- Tugas Anda
Terjemahkan ke dalam bahasa Inggris kalimat dari potongan dokumen di bawah ini: "Disaat mendapatkan kesulitaan/ musibah/ cobaan/ ujian/ malapetaka kita harus ridho, tidak resah dan gelisah, tetapi tetap tenang hati kita."

Pokok
Bahasan : TASAWUF
Judul : Ridho Dengan Ketentuan Alloh (Bagian-2)
Nara
Sumber : Al
Ustdz. Al Habib Umar bin Abdurrahman Assegaf
Tidak
terbilang dari pada ridho, sesuatu yang didapati oleh sebagian orang-orang
bodoh, yaitu dia merasa nyaman dan tenang di saat meninggalkan
perintah-perintah/ kewajiban-kewajiban Alloh dan mengerjakan perbuatan yang Alloh
larang. Disaat mendapatkan kesulitaan/ musibah/ cobaan/ ujian/ malapetaka kita
harus ridho, tidak resah dan gelisah, tetapi tetap tenang hati kita. Tetapi
disaat seseorang mengerjakan apa yang Alloh larang dan meninggalkan apa yang Alloh
perintahkan, hatinya tidak resah dan gelisah, maka ini bukan terbilang dari
pada ridho.
Alasan
mengapa orang tidak boleh merasa nyaman dan tenang di saat meninggalkan apa
yang Alloh perintahkan dan mengerjakan apa yang Alloh larang, karena pekerjaan
maksiat yang melanggar hukum-hukum Alloh dan meninggalkan perbuatan toat/
ibadah kepada Alloh, adalah terbilang dalam sesuatu yang akan membuat murka Alloh.
Bagaimana
mungkin dia bisa ridho, nyaman dan tenang dengan sesuatu prilaku yang Alloh
tidak ridho dengan itu prilaku. Bagaimana mungkin Alloh ridho dengan perbuatan
yang membuat-Nya murka, seperti dia berjudi, berzina, bercampur antara
laki-laki dan perempuan yang bukan mahromnya dalam satu tempat untuk berjoget
dan lain sebagainya, seperti yang kita lihat saat ini di televisi-televisi,
padahal banyak yang kita lihat perempuannya memakai jilbab. Syech Yusuf dalam bait syairnya
berkata: “Campur gaulnya perempuan dan
laki-laki yang bukan mahromnya, dalam syariat yang dibawa Nabi Muhammad SAW.

- Data yang Diberikan

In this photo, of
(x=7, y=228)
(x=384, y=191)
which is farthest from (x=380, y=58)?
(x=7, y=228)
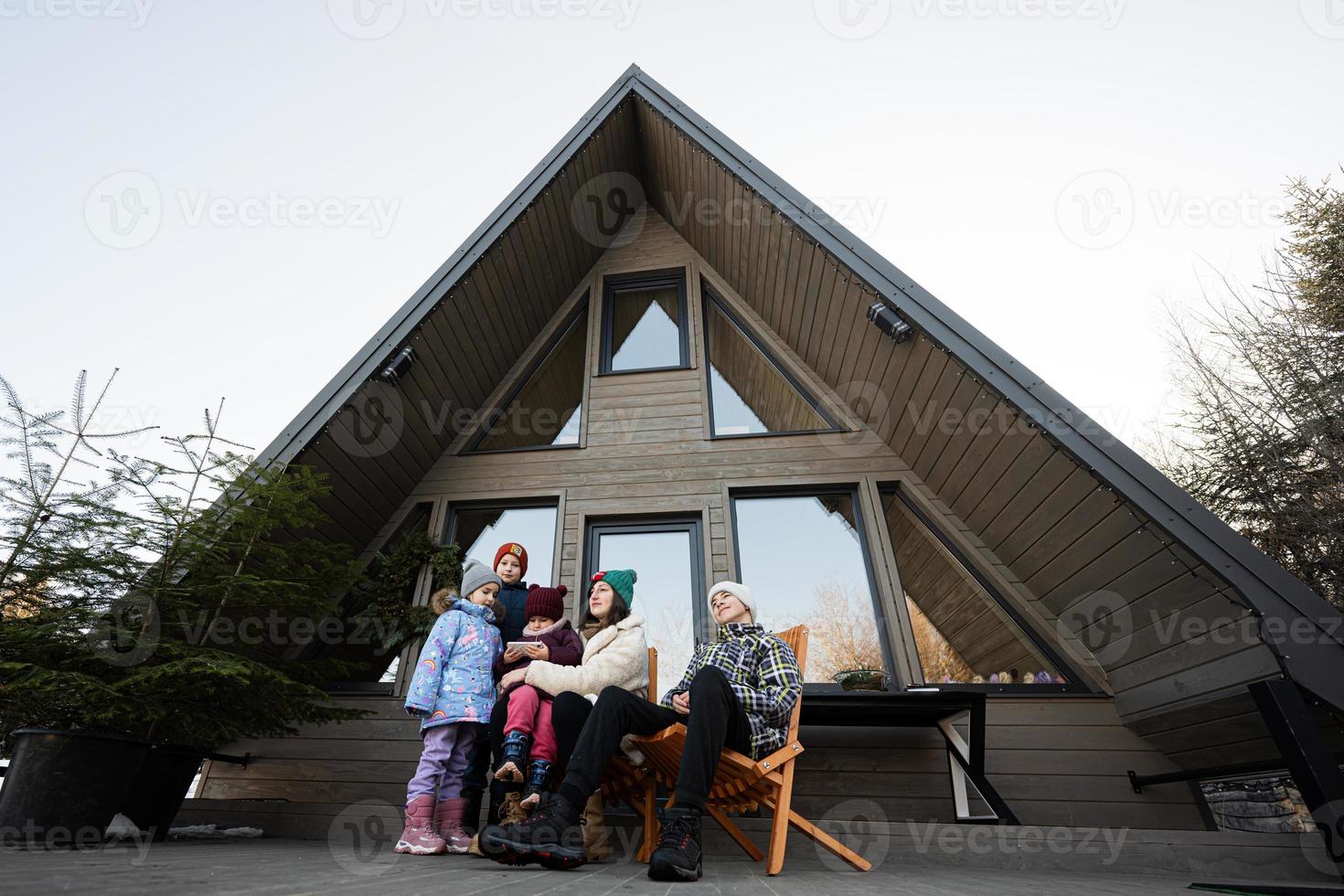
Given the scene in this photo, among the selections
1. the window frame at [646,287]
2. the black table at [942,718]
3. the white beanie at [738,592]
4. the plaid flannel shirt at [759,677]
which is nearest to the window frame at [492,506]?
the window frame at [646,287]

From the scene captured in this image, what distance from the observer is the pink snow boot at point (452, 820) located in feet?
7.61

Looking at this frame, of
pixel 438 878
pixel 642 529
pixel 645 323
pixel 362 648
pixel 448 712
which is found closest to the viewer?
pixel 438 878

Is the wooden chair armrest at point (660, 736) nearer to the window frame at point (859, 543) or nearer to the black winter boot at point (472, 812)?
the black winter boot at point (472, 812)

- Jawaban Tugas
When we face hardship, misfortune, trials, tests, or calamity, we must be content, not anxious or restless, but keep our hearts calm.